** START OF Source extract **

Electronic waste - navigation equipment, communication systems, computers, radar systems, gyrocompasses - constitutes a growing fraction of demolition waste, particularly on newer vessels. Many of these items contain rare earth elements, beryllium compounds in ceramic capacitors, and brominated flame retardants in circuit boards. The Convention does not specify downstream disposal routes for e-waste beyond the requirement that the SRFP address it, leaving domestic waste regulations in the recycling state to determine the actual disposal pathway.
Downstream contractor authorisation
Regulation 15 requires that the SRFP identify the downstream waste management contractors and verify that they are authorised under domestic law to accept each category of hazardous waste. This contractor-chain verification is one of the more operationally demanding aspects of Convention compliance for South Asian yards, because the waste management infrastructure in India, Bangladesh, and Pakistan has historically been fragmented, with authorisation status varying by state and by waste category.
In India, the Hazardous Waste (Management, Handling and Transboundary Movement) Rules, revised in 2016, govern the licensing of hazardous waste treatment, storage, and disposal facilities (TSDFs). An Alang yard seeking DASR authorisation must demonstrate that its contracted TSDFs are validly licensed by the Gujarat Pollution Control Board for each waste category generated during demolition. For asbestos, this means transfer to one of the few asbestos-designated landfill sites in India, which may be located hundreds of kilometres from Alang, with corresponding transport documentation requirements.
Bangladesh ratified the Convention partly on the basis of commitments made by its Ministry of Industries and the Department of Environment to upgrade TSDF capacity to handle the hazardous waste volumes that would be documented under Convention-compliant SRPs. The practical development of that infrastructure continues alongside the Convention’s implementation.
Pre-recycling preparation and the final voyage
Cargo and tank cleaning obligations
Before a ship can lawfully proceed to a recycling facility under the Hong Kong Convention, it must complete a set of preparatory steps that minimise the volume of hazardous or polluting materials on board. For a tanker, this typically requires cargo stripping to the maximum extent practicable, tank washing to reduce oil residues below the IRRC threshold, discharge of slops and oily water residues to shore reception facilities at a last port of call, and removal or discharge of chemical cleaning agents used in tank washing. The heavy fuel oil remaining in fuel service tanks and settling tanks at the last bunkering port must be reduced to the minimum required for the delivery voyage.
For a container ship, the pre-recycling preparation involves the removal of any refrigerant charges from reefer units that will not travel to the recycling facility with the ship, discharge of remaining lashing equipment to a facility that can sort and recycle it, and the removal of any residual cargo. For a bulk carrier, residual bulk cargo in holds presents a containment issue at the recycling facility, particularly if the cargo is classified under the IMSBC Code as a material harmful to the marine environment (MHB).

** END OF Source extract **
** START OF Information given **

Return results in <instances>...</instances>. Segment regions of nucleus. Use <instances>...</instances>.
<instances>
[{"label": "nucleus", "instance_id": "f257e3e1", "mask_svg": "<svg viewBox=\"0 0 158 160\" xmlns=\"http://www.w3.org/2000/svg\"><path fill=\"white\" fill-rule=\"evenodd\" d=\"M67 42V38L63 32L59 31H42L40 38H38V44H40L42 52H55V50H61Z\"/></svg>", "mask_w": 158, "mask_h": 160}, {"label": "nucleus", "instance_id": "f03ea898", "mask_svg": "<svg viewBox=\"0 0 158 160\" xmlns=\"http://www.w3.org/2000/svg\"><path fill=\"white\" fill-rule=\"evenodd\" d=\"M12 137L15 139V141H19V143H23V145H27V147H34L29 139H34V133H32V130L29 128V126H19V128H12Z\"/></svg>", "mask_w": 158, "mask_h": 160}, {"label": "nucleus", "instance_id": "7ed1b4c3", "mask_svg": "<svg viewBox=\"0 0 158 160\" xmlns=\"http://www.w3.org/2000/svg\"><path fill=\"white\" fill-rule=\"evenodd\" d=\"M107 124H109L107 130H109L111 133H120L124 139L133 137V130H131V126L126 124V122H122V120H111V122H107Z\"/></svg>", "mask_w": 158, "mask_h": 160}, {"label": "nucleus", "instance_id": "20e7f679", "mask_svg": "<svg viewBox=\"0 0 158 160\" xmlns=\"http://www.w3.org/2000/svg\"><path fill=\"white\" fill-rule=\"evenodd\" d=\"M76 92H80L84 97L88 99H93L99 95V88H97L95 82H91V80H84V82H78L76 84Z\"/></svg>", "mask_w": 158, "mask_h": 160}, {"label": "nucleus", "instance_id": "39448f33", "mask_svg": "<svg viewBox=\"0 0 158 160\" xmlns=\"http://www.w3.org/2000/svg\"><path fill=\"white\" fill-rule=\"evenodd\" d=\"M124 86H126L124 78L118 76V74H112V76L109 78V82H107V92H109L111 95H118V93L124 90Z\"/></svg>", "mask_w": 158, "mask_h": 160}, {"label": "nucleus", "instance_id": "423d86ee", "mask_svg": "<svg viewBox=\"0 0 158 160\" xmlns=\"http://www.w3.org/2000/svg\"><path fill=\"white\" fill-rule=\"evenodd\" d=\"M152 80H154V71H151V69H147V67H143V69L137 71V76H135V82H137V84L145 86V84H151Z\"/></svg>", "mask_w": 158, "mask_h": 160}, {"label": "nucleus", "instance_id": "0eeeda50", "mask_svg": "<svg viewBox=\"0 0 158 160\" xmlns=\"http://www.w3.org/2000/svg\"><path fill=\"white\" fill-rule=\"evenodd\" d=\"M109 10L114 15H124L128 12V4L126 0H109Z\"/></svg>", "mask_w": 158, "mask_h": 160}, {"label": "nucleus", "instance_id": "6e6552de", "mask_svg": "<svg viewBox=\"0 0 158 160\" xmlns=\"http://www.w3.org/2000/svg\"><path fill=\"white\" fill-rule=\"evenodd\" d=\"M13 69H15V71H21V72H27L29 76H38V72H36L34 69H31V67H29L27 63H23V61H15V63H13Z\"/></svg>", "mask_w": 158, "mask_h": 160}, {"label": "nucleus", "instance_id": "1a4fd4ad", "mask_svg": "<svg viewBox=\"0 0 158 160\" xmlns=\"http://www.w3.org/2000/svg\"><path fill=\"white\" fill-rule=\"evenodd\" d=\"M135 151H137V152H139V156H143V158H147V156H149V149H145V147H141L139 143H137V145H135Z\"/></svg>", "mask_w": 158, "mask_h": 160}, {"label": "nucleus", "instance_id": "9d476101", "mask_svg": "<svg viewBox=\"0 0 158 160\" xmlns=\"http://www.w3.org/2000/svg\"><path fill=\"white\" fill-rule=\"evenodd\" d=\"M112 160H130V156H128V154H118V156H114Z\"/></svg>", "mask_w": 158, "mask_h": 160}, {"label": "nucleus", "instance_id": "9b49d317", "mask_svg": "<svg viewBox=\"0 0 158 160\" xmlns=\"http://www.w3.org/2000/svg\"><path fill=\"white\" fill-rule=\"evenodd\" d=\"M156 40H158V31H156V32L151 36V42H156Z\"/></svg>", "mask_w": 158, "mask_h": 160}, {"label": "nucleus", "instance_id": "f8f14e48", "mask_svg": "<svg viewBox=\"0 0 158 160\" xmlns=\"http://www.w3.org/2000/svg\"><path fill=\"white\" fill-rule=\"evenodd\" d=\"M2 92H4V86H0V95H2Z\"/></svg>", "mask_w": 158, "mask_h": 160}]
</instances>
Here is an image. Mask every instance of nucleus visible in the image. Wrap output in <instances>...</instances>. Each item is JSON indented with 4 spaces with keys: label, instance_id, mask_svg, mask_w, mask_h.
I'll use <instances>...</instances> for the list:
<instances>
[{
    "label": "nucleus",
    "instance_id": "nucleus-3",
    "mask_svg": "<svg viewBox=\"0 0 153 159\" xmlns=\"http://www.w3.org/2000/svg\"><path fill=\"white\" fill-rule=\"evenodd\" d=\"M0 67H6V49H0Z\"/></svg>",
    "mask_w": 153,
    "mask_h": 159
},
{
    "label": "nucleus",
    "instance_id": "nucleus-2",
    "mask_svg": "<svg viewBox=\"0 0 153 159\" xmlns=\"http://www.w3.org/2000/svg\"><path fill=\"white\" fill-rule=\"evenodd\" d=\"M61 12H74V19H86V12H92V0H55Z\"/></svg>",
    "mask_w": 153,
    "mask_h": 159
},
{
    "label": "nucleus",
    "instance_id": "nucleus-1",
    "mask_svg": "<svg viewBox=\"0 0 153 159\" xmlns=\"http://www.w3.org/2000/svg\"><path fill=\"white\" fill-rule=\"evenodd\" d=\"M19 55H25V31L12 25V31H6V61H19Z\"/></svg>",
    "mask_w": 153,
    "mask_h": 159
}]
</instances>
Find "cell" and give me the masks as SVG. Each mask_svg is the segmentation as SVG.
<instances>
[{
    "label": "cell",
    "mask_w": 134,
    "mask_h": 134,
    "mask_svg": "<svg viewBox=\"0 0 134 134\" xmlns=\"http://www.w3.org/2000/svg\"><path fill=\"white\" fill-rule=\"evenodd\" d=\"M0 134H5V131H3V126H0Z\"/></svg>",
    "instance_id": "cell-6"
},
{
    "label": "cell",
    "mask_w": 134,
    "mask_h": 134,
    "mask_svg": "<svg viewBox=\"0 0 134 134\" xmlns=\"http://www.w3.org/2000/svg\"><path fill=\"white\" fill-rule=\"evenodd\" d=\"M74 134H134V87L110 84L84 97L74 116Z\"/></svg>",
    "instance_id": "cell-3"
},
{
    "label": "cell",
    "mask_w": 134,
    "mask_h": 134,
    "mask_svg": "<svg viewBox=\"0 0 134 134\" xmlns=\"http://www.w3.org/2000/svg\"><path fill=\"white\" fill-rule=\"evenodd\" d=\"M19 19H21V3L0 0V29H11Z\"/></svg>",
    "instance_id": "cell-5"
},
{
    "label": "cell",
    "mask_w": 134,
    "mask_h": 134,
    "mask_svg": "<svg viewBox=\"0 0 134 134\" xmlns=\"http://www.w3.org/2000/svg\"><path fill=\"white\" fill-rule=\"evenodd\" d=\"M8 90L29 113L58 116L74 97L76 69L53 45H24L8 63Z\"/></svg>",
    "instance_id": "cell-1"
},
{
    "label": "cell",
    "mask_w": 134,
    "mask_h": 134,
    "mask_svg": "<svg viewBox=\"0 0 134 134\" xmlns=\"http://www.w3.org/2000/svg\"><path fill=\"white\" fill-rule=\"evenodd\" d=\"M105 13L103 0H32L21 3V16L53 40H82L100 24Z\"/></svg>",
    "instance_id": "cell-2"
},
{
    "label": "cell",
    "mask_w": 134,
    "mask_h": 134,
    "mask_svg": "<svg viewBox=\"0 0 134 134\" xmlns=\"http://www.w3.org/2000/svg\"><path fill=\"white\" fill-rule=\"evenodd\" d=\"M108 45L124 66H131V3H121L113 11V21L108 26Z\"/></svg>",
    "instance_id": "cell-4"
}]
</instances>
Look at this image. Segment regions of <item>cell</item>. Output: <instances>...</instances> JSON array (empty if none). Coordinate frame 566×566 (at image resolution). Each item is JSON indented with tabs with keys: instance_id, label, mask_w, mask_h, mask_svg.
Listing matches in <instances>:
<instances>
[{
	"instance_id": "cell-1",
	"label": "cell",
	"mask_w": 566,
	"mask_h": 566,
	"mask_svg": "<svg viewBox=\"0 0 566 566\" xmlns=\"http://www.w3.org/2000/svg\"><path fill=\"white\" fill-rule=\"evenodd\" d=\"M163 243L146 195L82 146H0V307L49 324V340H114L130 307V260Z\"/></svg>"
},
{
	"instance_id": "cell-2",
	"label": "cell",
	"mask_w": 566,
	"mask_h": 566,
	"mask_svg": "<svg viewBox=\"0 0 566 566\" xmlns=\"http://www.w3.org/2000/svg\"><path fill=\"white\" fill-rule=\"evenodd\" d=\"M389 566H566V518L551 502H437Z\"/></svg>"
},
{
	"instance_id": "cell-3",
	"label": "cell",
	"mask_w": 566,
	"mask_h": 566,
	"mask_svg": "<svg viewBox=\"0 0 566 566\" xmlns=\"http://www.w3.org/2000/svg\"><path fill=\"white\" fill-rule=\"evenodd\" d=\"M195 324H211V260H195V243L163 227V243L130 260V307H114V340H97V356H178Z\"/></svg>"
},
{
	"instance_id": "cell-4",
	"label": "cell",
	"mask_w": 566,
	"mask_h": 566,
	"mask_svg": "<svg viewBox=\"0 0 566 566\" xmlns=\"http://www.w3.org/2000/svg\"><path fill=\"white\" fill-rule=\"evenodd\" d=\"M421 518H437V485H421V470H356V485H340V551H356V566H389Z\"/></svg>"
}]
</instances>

** END OF Information given **

● Goal
Answer these questions from the ship recycling text:
(a) Which regulation requires the SRFP to identify the downstream waste management contractors?
(b) Which body must license the TSDFs contracted by an Alang yard seeking DASR authorisation?
(c) What must be removed from reefer units that will not travel to the recycling facility with a container ship?

● Written solution
(a) Regulation 15.
(b) The Gujarat Pollution Control Board.
(c) Any refrigerant charges.